──────── Text segment

Tale Of A 'Maverick'

June 8, 1998
As fate would have it, F. Kenneth Iverson did wind up working for a big steel company. In fact, he built one. But he did it his way -- cultivating a culture where wide-awake employees keep setting productivity records that are the envy of the steel industry. He also has spurned textbook formulas, defied Wall Street, and refused to create a mission statement.

While working on his master's degree in mechanical engineering at Purdue University, Ken Iverson got his first close-up look at steelmaking during a field trip to a large integrated mill in Gary, Ind. The year was 1947 -- and he wasn't overly impressed with what he saw.

"It was late afternoon," he told a Purdue alumni publication some years later. "Going through the plant, we actually had to step over workers who were falling asleep there. I decided right then that I didn't ever want to work for a big steel company."

As fate would have it, F. Kenneth Iverson did wind up working for a big steel company. In fact, he built one. But he did it his way -- cultivating a culture where wide-awake employees keep setting productivity records that are the envy of the steel industry. He also has spurned textbook formulas, defied Wall Street, and refused to create a mission statement.

────────────────
──────── Data provided

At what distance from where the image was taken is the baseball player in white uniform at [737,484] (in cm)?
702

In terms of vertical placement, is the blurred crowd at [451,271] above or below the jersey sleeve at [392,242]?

────────────────

**Instruction 1**
Quote the Ken Iverson article from "Tale Of A 'Maverick'" up to and including "what he saw.".
**Instruction 2**
In the Ken Iverson article, what degree was Iverson working on at Purdue University when he took the field trip to the steel mill?
**Instruction 3**
Continue the Ken Iverson article from where it stops.

**Expected answer 1**
Tale Of A 'Maverick'

June 8, 1998
As fate would have it, F. Kenneth Iverson did wind up working for a big steel company. In fact, he built one. But he did it his way -- cultivating a culture where wide-awake employees keep setting productivity records that are the envy of the steel industry. He also has spurned textbook formulas, defied Wall Street, and refused to create a mission statement.

While working on his master's degree in mechanical engineering at Purdue University, Ken Iverson got his first close-up look at steelmaking during a field trip to a large integrated mill in Gary, Ind. The year was 1947 -- and he wasn't overly impressed with what he saw.

**Expected answer 2**
A master's degree in mechanical engineering.

**Expected answer 3**
Today his company, Nucor Corp., the king of the minimill producers, is the second-largest steelmaker in America, after USX Corp.'s U.S. Steel Group. Headquartered in Charlotte, N.C., Nucor produced 9.72 million tons of steel last year -- up 15% from the year before -- slipping past Bethlehem Steel Corp. and LTV Steel Co. Inc. into the No. 2 spot.

By one estimate, Nucor has accounted for 83% of the U.S. steel industry's growth in shipments during the last decade. That achievement is particularly remarkable because, when Iverson joined the company in 1962, it didn't make any steel at all. The firm (then known as Nuclear Corp. of America) had just ventured into the steel-fabrication business by acquiring Vulcraft Corp., a manufacturer of construction joists, and hired Iverson to run the new unit.

In 1966, a year after being appointed company president, he persuaded the board of directors to invest in steelmaking operations -- arguing that the firm would save money by producing its own steel for joist fabrication. The company's first mill, in Darlington, S.C., went on stream in 1969.

A Turning Point, in Retrospect

In retrospect, that event can be regarded as a turning point that ushered in the modern era of electric-furnace minimills that have revolutionized the steel industry. Nucor, which now has eight steel-producing mills as well as a number of steel-fabrication businesses, has experienced phenomenal growth during the last three and a half decades.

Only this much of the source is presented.